**GIVEN REQUEST**: Convert the entries, from the first line down to the line containing "<instances>", into a numbered list, omitting blank lines.

────────────────────────────────────────

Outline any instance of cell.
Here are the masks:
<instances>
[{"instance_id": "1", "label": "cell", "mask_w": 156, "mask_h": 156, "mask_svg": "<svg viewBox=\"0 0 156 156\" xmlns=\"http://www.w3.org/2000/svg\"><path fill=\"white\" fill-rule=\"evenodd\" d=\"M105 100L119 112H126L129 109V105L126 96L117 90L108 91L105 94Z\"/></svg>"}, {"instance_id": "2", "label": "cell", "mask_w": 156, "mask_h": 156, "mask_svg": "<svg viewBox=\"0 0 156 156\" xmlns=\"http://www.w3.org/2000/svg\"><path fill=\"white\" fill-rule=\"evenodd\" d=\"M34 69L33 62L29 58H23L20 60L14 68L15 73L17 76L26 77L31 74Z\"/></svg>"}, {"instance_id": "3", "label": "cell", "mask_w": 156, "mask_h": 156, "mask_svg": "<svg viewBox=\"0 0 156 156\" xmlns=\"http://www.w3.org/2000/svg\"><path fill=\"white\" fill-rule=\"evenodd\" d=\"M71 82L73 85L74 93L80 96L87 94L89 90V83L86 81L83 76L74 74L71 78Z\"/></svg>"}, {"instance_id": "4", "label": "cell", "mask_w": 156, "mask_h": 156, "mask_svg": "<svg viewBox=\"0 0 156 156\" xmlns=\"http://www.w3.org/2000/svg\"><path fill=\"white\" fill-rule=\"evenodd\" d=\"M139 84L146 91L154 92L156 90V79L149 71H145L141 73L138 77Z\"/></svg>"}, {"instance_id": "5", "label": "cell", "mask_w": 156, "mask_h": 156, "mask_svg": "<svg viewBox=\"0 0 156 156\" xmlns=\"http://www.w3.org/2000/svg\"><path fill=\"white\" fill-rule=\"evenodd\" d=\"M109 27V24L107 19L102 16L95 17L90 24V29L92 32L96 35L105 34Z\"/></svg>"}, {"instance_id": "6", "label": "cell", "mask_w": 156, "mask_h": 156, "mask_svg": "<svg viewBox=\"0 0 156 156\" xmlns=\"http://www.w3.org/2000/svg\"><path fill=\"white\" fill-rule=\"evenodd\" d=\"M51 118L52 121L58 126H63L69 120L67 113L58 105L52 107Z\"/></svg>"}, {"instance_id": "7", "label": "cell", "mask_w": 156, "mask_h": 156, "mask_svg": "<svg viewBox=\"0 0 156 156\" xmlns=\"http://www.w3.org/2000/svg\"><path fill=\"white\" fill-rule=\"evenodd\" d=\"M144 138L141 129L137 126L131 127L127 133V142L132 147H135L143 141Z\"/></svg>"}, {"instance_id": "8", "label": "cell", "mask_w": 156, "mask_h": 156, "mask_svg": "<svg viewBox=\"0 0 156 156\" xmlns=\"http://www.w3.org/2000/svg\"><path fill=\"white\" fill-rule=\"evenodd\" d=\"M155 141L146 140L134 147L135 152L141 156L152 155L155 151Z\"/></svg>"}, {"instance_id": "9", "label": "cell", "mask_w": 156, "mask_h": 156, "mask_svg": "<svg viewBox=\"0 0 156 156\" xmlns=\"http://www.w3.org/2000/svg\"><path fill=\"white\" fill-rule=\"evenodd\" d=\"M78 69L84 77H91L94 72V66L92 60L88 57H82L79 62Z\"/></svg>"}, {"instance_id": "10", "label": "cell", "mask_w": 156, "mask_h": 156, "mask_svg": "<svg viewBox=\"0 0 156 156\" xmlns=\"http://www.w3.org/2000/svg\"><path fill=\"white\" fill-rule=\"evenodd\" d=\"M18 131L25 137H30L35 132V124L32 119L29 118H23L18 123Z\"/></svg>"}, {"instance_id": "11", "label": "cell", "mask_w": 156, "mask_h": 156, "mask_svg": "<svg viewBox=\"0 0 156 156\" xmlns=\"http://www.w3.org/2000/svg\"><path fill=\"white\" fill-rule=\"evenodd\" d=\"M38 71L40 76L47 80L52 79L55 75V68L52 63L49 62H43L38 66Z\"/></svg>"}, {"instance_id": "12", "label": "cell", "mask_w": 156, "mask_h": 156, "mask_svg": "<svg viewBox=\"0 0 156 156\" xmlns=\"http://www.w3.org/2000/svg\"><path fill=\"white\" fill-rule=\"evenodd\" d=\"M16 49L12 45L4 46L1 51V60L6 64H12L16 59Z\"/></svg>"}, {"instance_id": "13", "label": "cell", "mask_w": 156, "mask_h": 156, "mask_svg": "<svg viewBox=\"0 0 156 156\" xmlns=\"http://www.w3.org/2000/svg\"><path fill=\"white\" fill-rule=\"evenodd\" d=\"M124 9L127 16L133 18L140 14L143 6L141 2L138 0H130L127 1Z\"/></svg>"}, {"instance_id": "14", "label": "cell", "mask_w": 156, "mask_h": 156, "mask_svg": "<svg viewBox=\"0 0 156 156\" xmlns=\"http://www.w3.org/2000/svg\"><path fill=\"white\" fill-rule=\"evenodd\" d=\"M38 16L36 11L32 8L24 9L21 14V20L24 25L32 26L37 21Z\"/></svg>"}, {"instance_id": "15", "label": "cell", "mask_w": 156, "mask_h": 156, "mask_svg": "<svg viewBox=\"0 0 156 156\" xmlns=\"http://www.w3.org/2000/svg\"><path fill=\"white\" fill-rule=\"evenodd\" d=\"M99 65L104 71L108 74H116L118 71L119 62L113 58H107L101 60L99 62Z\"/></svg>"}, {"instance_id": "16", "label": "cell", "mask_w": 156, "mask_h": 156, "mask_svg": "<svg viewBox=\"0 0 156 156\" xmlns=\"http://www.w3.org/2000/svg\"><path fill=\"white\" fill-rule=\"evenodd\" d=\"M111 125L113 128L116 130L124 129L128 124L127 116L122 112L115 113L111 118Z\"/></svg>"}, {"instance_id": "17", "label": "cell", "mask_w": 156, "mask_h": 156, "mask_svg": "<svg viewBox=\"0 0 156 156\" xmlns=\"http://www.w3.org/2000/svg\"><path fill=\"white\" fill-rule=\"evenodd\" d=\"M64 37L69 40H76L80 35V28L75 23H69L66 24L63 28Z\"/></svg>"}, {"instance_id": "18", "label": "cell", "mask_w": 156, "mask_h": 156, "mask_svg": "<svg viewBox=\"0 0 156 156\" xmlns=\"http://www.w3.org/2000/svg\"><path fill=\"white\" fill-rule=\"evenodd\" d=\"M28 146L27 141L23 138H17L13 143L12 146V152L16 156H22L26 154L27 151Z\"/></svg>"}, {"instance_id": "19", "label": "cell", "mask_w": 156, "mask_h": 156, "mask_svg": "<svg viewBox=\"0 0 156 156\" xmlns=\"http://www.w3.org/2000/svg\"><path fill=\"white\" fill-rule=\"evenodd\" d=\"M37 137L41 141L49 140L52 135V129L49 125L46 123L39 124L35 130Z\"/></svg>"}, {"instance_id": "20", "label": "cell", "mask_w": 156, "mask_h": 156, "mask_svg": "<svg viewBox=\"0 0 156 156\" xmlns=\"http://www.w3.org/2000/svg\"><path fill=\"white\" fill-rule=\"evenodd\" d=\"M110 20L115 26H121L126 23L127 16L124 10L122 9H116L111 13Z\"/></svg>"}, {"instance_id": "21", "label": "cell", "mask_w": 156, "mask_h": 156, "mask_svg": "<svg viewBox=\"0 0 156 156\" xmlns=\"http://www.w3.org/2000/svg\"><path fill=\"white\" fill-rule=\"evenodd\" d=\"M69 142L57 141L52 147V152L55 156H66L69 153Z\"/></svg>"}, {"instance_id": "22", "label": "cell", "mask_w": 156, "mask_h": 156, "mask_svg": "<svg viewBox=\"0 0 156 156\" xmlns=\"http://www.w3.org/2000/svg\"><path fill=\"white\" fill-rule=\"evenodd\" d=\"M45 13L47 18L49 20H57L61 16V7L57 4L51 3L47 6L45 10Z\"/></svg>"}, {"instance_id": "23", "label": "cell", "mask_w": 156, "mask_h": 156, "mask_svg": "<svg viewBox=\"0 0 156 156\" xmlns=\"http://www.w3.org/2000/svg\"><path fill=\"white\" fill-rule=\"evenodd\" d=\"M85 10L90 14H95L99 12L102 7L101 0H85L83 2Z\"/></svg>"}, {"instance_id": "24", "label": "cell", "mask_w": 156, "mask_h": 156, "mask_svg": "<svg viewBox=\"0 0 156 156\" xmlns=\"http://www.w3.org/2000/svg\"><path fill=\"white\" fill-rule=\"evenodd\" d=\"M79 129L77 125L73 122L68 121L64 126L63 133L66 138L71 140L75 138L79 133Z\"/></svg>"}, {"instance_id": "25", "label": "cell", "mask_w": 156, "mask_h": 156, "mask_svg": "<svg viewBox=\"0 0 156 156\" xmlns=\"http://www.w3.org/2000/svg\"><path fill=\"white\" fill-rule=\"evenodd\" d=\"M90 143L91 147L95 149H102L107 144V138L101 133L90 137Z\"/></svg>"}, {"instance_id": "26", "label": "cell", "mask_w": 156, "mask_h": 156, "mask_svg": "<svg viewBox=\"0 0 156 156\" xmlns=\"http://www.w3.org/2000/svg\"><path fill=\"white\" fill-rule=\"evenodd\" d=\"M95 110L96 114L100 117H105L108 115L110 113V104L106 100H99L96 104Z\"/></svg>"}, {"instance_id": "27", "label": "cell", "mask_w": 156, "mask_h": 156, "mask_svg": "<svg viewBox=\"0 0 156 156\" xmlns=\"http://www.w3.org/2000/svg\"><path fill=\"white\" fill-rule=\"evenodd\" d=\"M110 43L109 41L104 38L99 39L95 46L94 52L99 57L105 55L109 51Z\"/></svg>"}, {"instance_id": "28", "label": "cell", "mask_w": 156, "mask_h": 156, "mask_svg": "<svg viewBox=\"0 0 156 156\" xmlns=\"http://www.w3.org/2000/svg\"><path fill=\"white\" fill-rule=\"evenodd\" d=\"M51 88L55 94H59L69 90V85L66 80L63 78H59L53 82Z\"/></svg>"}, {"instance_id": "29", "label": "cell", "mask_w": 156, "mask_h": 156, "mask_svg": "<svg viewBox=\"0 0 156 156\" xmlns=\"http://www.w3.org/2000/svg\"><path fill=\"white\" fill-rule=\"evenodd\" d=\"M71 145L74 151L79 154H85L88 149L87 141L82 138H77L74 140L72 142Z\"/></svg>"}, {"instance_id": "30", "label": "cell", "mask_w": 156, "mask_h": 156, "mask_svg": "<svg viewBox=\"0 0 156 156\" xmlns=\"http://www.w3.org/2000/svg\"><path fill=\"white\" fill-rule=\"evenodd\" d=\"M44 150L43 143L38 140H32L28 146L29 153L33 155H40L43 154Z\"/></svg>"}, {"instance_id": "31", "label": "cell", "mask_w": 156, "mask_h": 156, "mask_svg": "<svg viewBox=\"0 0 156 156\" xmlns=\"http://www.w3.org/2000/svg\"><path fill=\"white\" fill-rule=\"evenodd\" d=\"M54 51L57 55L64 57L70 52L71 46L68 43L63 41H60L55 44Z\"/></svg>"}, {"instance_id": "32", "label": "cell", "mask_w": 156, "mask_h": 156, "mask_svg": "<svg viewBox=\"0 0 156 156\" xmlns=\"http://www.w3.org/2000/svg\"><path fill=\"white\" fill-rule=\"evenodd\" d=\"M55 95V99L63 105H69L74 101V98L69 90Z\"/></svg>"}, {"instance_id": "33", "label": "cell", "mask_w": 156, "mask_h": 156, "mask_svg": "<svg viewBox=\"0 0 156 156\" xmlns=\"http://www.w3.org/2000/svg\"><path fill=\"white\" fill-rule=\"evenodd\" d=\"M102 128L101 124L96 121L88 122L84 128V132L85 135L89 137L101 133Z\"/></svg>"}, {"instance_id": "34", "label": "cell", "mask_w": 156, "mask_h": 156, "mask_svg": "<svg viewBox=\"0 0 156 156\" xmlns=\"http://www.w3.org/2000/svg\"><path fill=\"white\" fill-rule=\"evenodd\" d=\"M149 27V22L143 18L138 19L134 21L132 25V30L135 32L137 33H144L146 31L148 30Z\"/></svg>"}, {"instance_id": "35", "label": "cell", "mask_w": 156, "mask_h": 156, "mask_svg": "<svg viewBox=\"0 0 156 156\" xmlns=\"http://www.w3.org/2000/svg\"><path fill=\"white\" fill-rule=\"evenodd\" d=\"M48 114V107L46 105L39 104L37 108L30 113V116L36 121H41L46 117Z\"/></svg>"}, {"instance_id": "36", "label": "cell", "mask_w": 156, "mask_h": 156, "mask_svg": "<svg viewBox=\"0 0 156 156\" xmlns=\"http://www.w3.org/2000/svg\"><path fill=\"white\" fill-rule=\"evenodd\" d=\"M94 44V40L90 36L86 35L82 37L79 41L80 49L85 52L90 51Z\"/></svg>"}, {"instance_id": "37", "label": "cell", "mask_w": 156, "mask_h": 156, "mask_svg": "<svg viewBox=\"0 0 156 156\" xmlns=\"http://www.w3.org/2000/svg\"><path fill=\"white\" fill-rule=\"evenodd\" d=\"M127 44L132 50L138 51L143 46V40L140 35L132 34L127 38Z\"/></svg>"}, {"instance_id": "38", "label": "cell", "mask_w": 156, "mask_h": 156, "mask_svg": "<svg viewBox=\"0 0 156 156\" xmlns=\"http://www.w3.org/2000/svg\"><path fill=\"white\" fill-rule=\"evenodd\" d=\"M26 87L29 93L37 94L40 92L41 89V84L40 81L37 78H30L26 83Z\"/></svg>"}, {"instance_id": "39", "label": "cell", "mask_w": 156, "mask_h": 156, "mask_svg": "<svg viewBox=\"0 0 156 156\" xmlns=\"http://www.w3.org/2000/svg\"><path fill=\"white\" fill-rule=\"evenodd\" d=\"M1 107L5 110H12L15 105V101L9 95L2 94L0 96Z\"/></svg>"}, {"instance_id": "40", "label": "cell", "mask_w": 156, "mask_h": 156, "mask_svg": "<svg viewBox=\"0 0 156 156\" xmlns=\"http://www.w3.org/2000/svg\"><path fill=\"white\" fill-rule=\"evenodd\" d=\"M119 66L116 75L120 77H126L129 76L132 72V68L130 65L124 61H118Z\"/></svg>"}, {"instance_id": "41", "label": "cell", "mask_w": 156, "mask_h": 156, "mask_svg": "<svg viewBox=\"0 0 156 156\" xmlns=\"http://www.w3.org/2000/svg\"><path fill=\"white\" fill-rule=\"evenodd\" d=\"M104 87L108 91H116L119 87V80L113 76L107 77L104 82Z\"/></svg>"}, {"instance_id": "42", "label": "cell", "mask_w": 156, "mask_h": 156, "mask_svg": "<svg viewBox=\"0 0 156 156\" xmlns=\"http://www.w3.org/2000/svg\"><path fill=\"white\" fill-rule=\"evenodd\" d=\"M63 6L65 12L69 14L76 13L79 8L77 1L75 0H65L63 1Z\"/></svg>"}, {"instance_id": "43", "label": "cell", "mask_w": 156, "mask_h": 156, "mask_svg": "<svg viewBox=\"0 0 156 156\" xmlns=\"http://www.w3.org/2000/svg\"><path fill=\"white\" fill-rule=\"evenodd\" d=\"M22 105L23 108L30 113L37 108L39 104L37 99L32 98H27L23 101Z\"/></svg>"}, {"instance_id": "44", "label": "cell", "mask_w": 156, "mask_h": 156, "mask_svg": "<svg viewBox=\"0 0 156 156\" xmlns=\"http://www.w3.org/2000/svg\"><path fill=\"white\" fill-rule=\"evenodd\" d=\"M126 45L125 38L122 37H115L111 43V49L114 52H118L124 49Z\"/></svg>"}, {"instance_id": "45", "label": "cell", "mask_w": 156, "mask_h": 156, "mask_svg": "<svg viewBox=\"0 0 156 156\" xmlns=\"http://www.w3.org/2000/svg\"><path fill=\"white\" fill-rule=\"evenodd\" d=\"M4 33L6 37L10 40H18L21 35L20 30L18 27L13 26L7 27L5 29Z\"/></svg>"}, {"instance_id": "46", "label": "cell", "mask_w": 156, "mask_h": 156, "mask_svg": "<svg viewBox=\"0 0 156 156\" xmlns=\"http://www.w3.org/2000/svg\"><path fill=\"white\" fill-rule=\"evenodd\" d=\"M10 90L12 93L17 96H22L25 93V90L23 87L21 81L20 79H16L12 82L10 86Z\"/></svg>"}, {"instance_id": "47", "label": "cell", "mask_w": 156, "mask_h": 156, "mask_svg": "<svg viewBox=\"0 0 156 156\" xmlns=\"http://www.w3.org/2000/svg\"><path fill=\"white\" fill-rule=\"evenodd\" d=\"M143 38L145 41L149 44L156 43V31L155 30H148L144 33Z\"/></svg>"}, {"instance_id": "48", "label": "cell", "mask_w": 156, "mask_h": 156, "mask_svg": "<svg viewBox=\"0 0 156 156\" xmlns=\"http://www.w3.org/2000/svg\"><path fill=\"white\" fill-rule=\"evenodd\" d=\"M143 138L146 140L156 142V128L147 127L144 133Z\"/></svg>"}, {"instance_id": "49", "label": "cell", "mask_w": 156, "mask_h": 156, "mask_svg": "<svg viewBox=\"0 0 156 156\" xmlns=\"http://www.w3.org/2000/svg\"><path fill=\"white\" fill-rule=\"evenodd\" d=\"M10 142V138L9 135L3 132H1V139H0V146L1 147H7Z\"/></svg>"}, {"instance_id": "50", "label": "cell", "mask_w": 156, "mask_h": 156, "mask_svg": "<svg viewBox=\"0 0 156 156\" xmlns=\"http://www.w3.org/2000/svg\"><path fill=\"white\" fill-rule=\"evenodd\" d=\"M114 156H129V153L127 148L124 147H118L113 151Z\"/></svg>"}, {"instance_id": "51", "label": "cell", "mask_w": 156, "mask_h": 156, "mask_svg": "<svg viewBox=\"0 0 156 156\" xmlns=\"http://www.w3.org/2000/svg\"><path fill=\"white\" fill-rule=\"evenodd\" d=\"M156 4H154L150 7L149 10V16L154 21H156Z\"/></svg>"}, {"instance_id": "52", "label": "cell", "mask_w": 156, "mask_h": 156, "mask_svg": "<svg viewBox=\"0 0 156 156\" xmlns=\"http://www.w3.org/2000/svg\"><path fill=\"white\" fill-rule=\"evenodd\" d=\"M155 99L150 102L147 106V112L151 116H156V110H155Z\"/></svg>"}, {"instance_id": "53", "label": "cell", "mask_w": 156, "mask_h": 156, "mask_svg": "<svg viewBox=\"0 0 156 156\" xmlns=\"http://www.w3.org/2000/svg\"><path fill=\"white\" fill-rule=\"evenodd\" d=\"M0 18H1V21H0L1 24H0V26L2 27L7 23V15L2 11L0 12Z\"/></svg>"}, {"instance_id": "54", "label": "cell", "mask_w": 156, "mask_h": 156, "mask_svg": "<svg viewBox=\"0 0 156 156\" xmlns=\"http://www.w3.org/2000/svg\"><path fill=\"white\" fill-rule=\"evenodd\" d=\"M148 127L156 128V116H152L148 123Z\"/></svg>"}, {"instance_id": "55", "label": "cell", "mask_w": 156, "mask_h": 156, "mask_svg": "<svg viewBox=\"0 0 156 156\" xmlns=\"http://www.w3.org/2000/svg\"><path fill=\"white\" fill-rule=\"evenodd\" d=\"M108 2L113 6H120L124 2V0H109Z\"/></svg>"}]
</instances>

────────────────────────────────────────

**SOLUTION FOR THIS EXERCISE**:
1. Outline any instance of cell.
2. Here are the masks:
3. <instances>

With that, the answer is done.